**WHAT IS EXPECTED**
How many lines in the listing below contain the string "stucco"? Reply with the number alone.

##########

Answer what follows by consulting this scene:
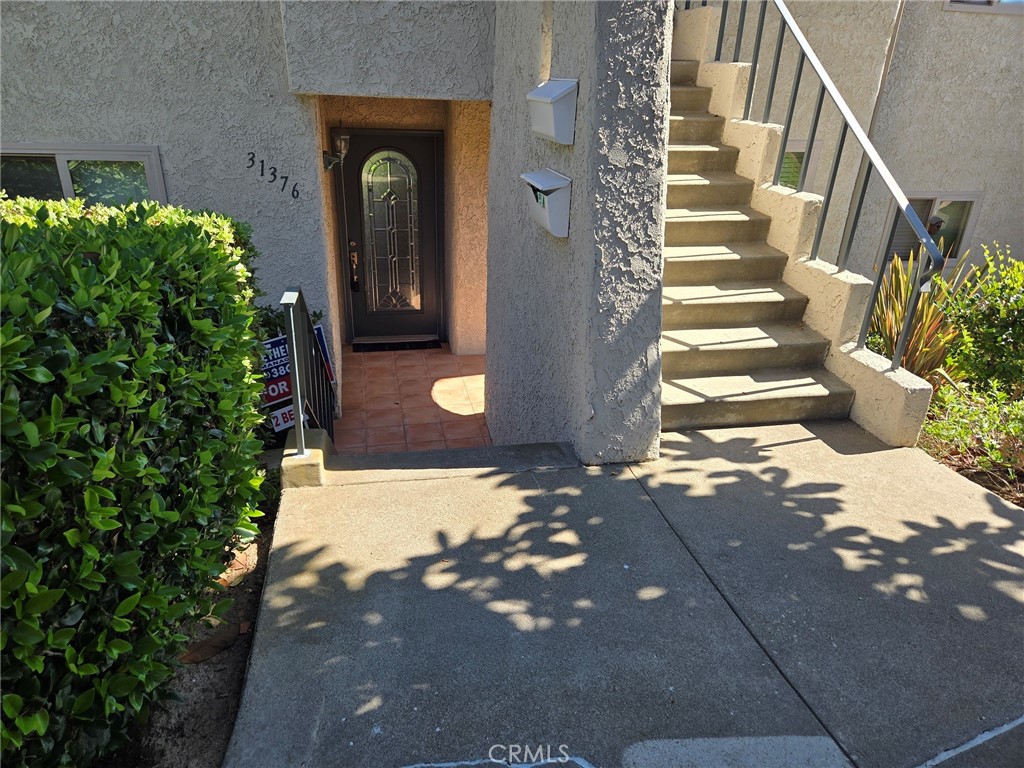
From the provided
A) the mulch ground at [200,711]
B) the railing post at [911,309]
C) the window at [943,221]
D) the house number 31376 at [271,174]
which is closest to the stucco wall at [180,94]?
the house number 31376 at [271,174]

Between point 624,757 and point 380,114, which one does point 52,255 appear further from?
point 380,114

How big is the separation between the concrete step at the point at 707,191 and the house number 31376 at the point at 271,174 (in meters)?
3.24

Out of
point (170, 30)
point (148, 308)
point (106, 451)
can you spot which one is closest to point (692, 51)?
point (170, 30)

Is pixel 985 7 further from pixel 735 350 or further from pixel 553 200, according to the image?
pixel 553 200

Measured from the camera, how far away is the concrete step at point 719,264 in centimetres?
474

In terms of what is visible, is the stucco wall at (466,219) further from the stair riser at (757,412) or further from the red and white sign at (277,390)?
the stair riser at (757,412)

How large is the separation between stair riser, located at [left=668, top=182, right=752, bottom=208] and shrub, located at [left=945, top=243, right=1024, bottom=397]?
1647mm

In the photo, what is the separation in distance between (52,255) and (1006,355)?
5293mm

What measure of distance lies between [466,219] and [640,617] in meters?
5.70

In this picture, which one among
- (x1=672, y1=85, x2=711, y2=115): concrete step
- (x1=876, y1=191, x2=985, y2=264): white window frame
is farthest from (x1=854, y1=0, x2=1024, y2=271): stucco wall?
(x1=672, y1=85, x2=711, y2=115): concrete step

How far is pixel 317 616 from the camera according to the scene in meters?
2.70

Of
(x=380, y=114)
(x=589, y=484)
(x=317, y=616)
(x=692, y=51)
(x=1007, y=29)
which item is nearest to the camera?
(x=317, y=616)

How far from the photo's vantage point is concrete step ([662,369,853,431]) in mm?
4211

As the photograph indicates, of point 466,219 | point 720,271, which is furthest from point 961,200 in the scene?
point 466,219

##########

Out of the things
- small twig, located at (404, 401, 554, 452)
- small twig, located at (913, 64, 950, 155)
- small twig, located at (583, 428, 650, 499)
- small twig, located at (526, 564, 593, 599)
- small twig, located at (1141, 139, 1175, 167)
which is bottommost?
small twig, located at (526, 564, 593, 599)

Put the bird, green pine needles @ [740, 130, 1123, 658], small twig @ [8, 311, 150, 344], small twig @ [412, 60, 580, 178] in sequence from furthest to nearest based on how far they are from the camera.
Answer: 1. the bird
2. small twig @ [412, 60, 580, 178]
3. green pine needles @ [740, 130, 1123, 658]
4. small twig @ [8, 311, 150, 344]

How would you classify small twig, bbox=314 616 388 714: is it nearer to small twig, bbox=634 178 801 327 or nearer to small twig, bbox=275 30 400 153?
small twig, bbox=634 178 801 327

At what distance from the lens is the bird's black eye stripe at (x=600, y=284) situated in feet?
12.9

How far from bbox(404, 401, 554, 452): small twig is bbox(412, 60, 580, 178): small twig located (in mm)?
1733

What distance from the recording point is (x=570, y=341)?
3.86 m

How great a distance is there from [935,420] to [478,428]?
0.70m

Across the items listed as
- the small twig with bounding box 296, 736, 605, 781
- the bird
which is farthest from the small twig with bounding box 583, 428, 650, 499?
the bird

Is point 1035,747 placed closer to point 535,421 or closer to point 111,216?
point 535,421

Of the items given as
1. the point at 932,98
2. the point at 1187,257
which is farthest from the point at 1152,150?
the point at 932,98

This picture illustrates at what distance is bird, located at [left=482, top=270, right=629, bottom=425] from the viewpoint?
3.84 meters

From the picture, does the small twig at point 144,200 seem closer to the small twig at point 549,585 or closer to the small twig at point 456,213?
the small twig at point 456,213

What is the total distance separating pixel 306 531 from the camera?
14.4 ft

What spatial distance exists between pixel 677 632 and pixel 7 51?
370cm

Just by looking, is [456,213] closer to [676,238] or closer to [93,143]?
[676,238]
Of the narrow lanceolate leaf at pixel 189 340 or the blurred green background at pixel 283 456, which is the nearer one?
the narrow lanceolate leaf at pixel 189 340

##########

**SOLUTION**
3